Records from a data source
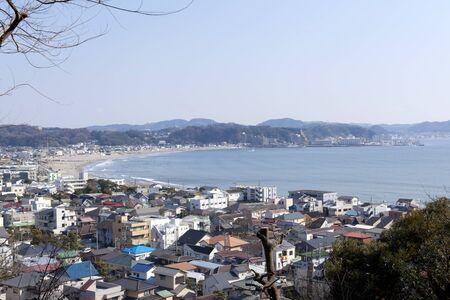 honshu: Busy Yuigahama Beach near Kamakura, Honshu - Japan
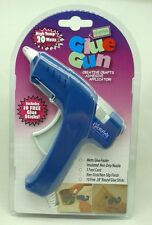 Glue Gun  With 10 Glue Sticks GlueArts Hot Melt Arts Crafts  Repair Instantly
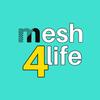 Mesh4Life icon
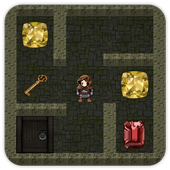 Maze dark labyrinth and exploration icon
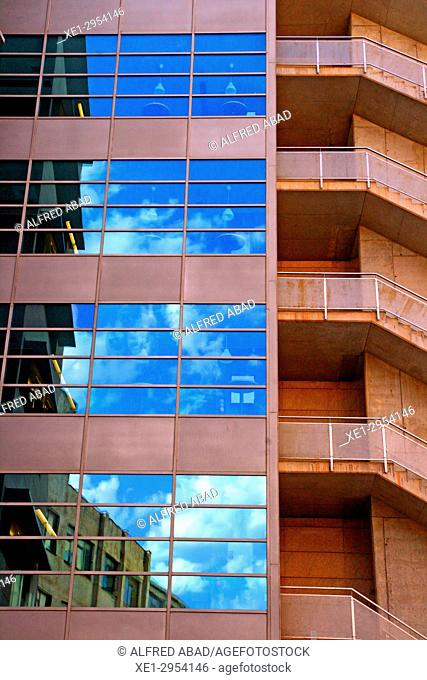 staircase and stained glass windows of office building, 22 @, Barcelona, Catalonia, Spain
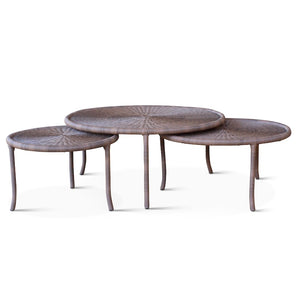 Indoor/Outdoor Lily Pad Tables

## Your task
Only one thing is required here: an exact copy of the lines from the one bearing "staircase and stained" through the final line above, both included, with pictures left out.

## Problem solution
 staircase and stained glass windows of office building, 22 @, Barcelona, Catalonia, Spain
 Indoor/Outdoor Lily Pad Tables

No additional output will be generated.